> EXERCISE
Can you pull out the passage of the material below that opens with the line containing "At what distance from where" and closes with the line containing "Result: the narrow", copying every line word for word, both of those lines included?

[Questions about pictured scenes]
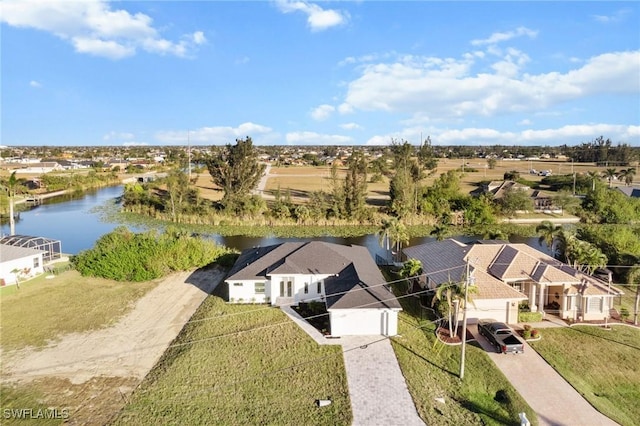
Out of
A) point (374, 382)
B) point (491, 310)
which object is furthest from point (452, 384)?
point (491, 310)

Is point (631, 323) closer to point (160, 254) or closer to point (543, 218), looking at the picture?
point (160, 254)

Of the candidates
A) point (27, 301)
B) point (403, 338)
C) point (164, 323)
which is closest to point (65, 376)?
point (164, 323)

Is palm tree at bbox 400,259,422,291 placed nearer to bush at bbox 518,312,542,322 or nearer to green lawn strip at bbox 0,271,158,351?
bush at bbox 518,312,542,322

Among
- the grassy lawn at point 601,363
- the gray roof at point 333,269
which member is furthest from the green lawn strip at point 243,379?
the grassy lawn at point 601,363

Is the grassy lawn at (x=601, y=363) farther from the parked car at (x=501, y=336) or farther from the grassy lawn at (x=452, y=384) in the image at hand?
the grassy lawn at (x=452, y=384)

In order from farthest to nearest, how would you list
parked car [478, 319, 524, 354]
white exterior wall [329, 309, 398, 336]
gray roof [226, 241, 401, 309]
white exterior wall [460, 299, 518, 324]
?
white exterior wall [460, 299, 518, 324], gray roof [226, 241, 401, 309], white exterior wall [329, 309, 398, 336], parked car [478, 319, 524, 354]

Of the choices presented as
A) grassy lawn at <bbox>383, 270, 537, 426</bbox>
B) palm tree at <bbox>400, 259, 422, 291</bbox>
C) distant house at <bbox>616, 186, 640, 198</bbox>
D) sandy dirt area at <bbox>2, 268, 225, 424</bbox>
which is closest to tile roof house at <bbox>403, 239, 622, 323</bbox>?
palm tree at <bbox>400, 259, 422, 291</bbox>

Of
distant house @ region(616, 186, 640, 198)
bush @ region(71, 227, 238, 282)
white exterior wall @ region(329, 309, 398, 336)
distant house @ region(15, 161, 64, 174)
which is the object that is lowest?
white exterior wall @ region(329, 309, 398, 336)
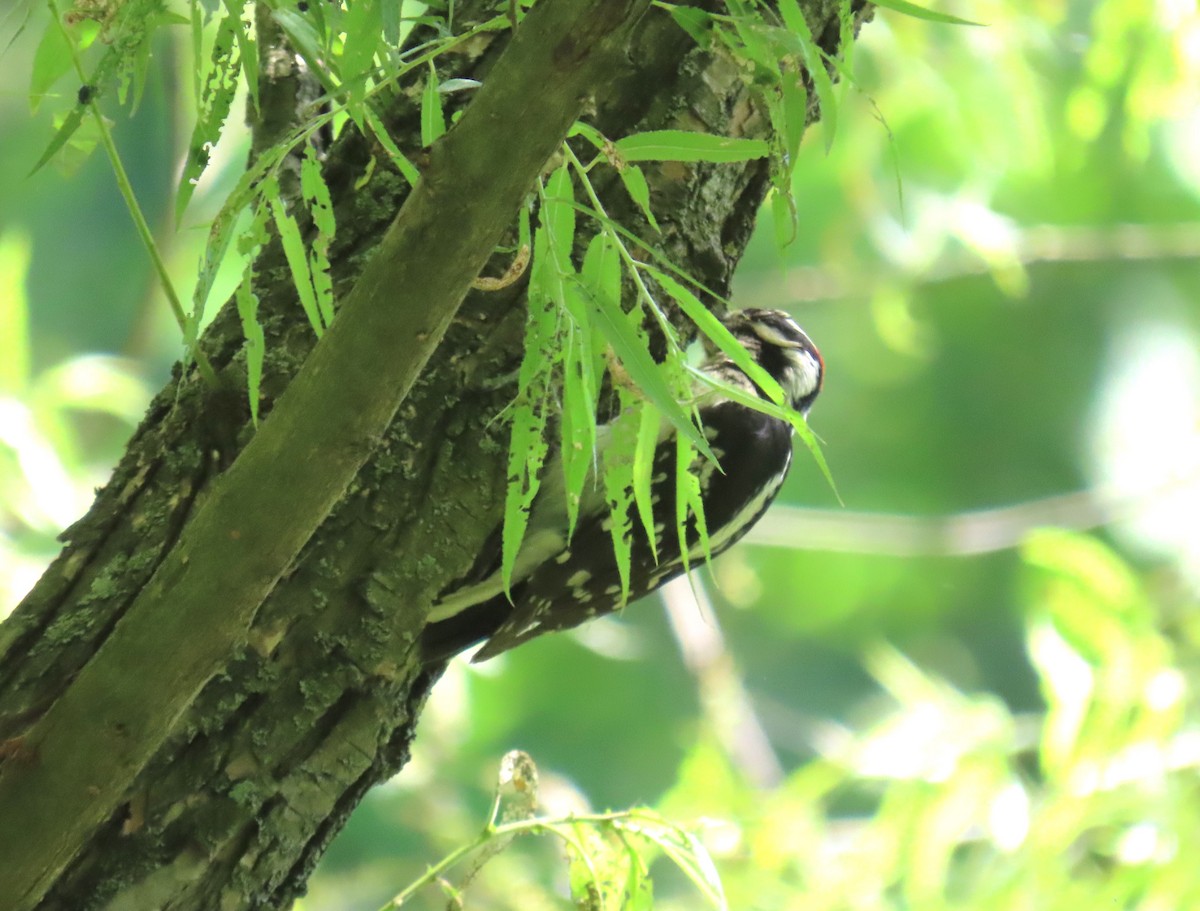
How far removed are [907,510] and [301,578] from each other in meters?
8.68

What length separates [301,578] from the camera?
1188mm

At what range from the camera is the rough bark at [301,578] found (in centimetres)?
111

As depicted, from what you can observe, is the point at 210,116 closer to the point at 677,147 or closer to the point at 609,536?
the point at 677,147

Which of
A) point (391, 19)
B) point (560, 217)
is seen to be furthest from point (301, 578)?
point (391, 19)

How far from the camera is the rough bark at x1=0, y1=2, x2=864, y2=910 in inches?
43.7

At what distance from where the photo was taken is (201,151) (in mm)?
795

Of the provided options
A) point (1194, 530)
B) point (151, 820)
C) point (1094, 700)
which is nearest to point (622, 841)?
point (151, 820)

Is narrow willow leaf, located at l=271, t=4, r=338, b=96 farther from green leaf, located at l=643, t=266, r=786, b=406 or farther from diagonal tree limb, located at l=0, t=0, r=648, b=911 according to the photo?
green leaf, located at l=643, t=266, r=786, b=406

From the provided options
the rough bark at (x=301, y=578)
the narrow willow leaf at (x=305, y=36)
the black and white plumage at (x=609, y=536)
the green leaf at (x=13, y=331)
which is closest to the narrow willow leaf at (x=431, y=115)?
Result: the narrow willow leaf at (x=305, y=36)

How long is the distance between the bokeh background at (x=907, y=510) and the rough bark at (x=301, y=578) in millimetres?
244

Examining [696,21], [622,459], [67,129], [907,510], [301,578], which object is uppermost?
[67,129]

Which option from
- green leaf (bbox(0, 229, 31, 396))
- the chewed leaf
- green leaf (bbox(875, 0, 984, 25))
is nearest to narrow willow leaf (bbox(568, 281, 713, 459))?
the chewed leaf

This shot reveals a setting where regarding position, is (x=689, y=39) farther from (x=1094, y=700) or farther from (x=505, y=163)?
(x=1094, y=700)

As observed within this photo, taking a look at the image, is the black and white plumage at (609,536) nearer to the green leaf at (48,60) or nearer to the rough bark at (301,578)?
the rough bark at (301,578)
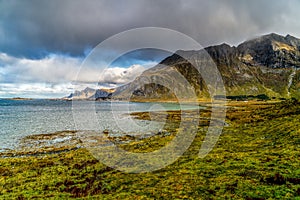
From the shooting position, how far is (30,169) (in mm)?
29547

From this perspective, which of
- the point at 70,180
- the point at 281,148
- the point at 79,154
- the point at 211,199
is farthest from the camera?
the point at 79,154

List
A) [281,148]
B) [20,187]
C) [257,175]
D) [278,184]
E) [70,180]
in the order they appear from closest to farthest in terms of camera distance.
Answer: [278,184] → [257,175] → [20,187] → [70,180] → [281,148]

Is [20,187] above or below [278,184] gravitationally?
below

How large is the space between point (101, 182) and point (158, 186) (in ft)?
21.7

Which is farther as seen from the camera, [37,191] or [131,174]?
[131,174]

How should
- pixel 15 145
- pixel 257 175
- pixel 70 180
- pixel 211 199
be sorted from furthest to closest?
1. pixel 15 145
2. pixel 70 180
3. pixel 257 175
4. pixel 211 199

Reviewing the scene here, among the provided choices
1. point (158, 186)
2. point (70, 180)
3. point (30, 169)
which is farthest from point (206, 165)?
point (30, 169)

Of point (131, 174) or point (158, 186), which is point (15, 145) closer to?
point (131, 174)

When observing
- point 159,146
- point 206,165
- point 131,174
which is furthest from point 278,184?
point 159,146

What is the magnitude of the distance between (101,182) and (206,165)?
12.5 m

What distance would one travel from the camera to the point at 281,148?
95.7 feet

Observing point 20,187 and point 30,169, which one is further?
point 30,169

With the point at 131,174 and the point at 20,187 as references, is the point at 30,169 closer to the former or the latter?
the point at 20,187

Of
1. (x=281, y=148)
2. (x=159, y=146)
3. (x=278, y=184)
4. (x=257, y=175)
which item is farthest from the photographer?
(x=159, y=146)
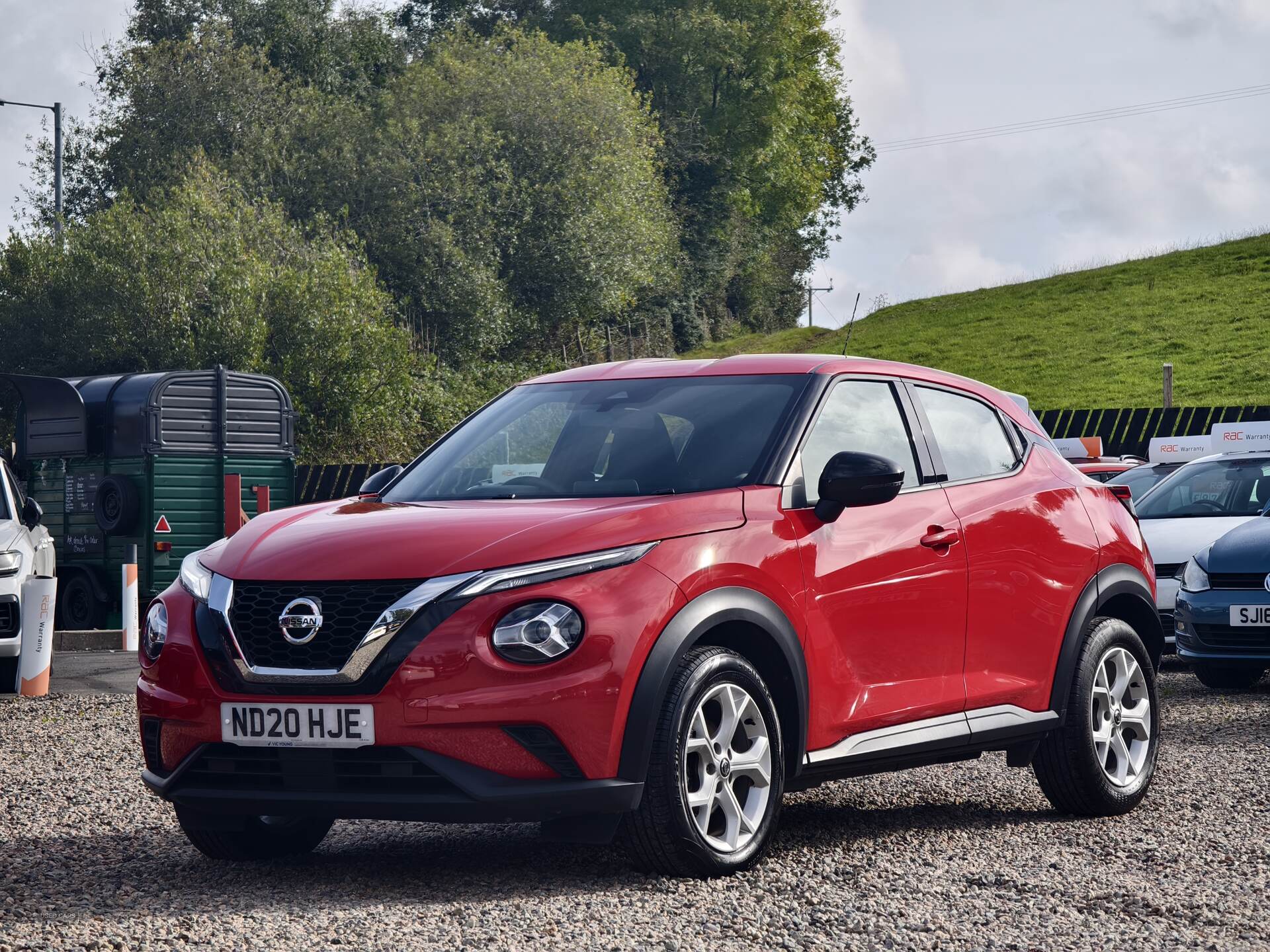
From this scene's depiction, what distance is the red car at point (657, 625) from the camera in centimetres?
482

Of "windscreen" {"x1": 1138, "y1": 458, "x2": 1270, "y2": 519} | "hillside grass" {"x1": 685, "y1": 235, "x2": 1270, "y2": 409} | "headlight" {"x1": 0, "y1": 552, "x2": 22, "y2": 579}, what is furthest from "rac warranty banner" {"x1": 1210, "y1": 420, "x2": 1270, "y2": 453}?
"hillside grass" {"x1": 685, "y1": 235, "x2": 1270, "y2": 409}

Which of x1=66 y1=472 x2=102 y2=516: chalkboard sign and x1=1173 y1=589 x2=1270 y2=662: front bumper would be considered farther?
x1=66 y1=472 x2=102 y2=516: chalkboard sign

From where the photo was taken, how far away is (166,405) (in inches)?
762

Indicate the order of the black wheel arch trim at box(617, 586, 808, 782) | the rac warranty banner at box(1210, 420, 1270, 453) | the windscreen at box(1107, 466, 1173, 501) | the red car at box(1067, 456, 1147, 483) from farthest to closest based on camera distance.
Answer: the rac warranty banner at box(1210, 420, 1270, 453)
the red car at box(1067, 456, 1147, 483)
the windscreen at box(1107, 466, 1173, 501)
the black wheel arch trim at box(617, 586, 808, 782)

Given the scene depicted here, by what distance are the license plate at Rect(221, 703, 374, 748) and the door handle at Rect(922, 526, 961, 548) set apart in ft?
7.26

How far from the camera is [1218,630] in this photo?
11.3m

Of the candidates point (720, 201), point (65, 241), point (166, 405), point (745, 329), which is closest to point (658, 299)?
point (720, 201)

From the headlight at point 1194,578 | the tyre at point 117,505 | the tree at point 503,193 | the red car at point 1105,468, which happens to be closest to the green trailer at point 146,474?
the tyre at point 117,505

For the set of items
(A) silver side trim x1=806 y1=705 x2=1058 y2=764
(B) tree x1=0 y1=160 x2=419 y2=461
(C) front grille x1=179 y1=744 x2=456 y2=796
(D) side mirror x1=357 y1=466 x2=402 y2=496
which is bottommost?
(A) silver side trim x1=806 y1=705 x2=1058 y2=764

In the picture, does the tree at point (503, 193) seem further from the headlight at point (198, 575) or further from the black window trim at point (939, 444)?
the headlight at point (198, 575)

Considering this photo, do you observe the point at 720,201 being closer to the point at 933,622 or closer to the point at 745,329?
the point at 745,329

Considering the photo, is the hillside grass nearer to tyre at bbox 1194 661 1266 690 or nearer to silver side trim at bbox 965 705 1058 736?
tyre at bbox 1194 661 1266 690

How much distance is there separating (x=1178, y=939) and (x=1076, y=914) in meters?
0.34

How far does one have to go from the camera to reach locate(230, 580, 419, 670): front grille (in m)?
4.88
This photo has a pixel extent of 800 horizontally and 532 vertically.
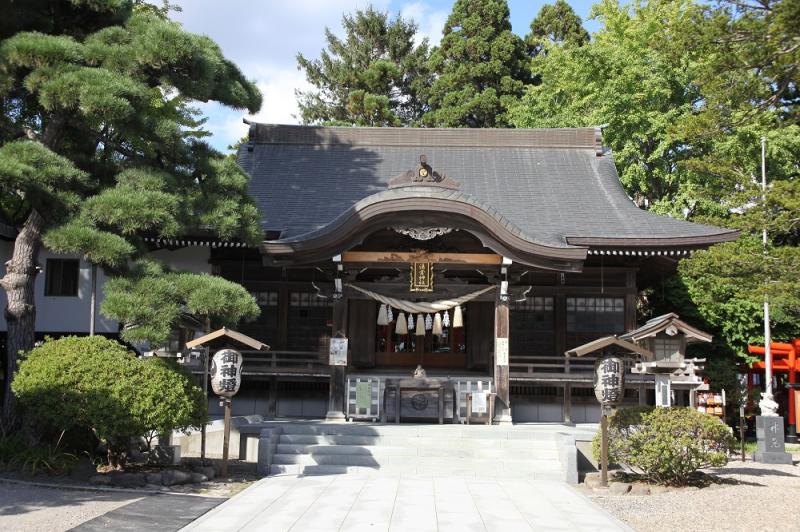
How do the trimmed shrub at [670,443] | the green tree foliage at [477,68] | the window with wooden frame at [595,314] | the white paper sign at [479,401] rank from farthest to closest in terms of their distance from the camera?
1. the green tree foliage at [477,68]
2. the window with wooden frame at [595,314]
3. the white paper sign at [479,401]
4. the trimmed shrub at [670,443]

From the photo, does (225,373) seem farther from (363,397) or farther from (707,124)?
(707,124)

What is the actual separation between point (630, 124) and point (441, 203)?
Answer: 1231cm

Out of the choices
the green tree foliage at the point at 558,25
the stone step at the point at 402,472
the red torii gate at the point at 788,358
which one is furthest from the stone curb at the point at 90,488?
the green tree foliage at the point at 558,25

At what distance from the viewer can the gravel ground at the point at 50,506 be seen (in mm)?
7477

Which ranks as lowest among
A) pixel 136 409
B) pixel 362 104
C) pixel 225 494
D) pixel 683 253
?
pixel 225 494

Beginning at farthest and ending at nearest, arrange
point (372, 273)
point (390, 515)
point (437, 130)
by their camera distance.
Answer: point (437, 130) < point (372, 273) < point (390, 515)

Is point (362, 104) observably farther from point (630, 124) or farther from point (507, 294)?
point (507, 294)

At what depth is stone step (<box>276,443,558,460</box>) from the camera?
1184 cm

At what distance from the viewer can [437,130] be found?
818 inches

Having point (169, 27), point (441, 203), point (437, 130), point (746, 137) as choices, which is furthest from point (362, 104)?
point (169, 27)

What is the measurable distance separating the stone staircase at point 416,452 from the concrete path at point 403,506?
523 millimetres

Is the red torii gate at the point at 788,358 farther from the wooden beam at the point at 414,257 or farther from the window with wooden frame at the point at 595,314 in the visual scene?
the wooden beam at the point at 414,257

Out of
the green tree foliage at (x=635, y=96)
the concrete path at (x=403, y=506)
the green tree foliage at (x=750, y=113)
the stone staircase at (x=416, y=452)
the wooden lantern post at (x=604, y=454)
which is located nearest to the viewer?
the concrete path at (x=403, y=506)

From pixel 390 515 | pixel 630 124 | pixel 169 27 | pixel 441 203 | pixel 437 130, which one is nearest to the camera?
pixel 390 515
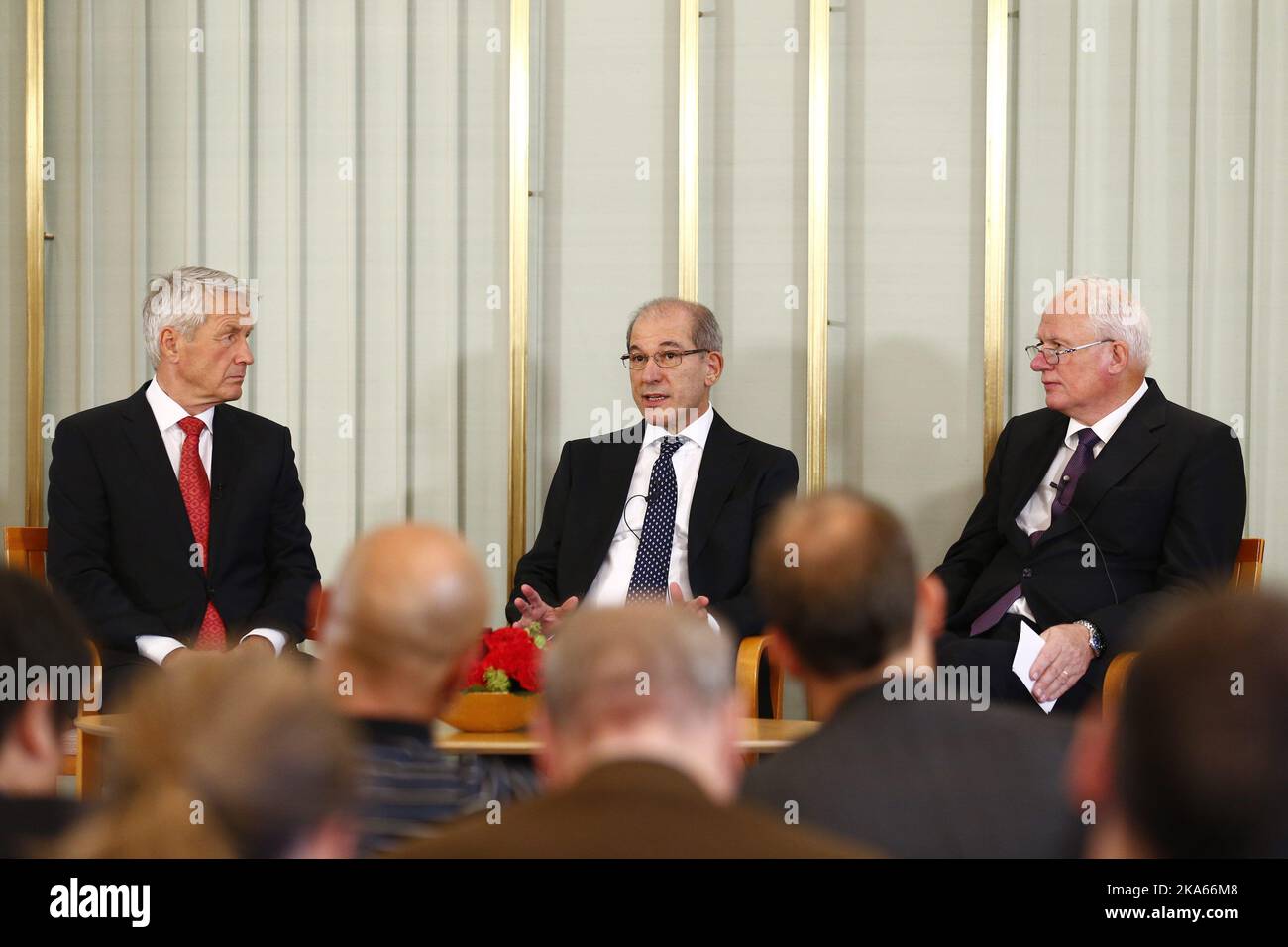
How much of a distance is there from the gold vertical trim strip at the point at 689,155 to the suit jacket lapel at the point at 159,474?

> EXERCISE OUTPUT
At what distance from where the photo was taken is (201,151) (in mm)?
795

Of the provided options
A) point (1194, 530)
B) point (151, 820)
C) point (1094, 700)
which is nearest to point (622, 841)?
point (151, 820)

Is narrow willow leaf, located at l=271, t=4, r=338, b=96 farther from green leaf, located at l=643, t=266, r=786, b=406 or farther from diagonal tree limb, located at l=0, t=0, r=648, b=911 according to the photo?
green leaf, located at l=643, t=266, r=786, b=406

From the provided options
the rough bark at (x=301, y=578)
the narrow willow leaf at (x=305, y=36)
the black and white plumage at (x=609, y=536)
the green leaf at (x=13, y=331)
which is closest to the narrow willow leaf at (x=431, y=115)?
Result: the narrow willow leaf at (x=305, y=36)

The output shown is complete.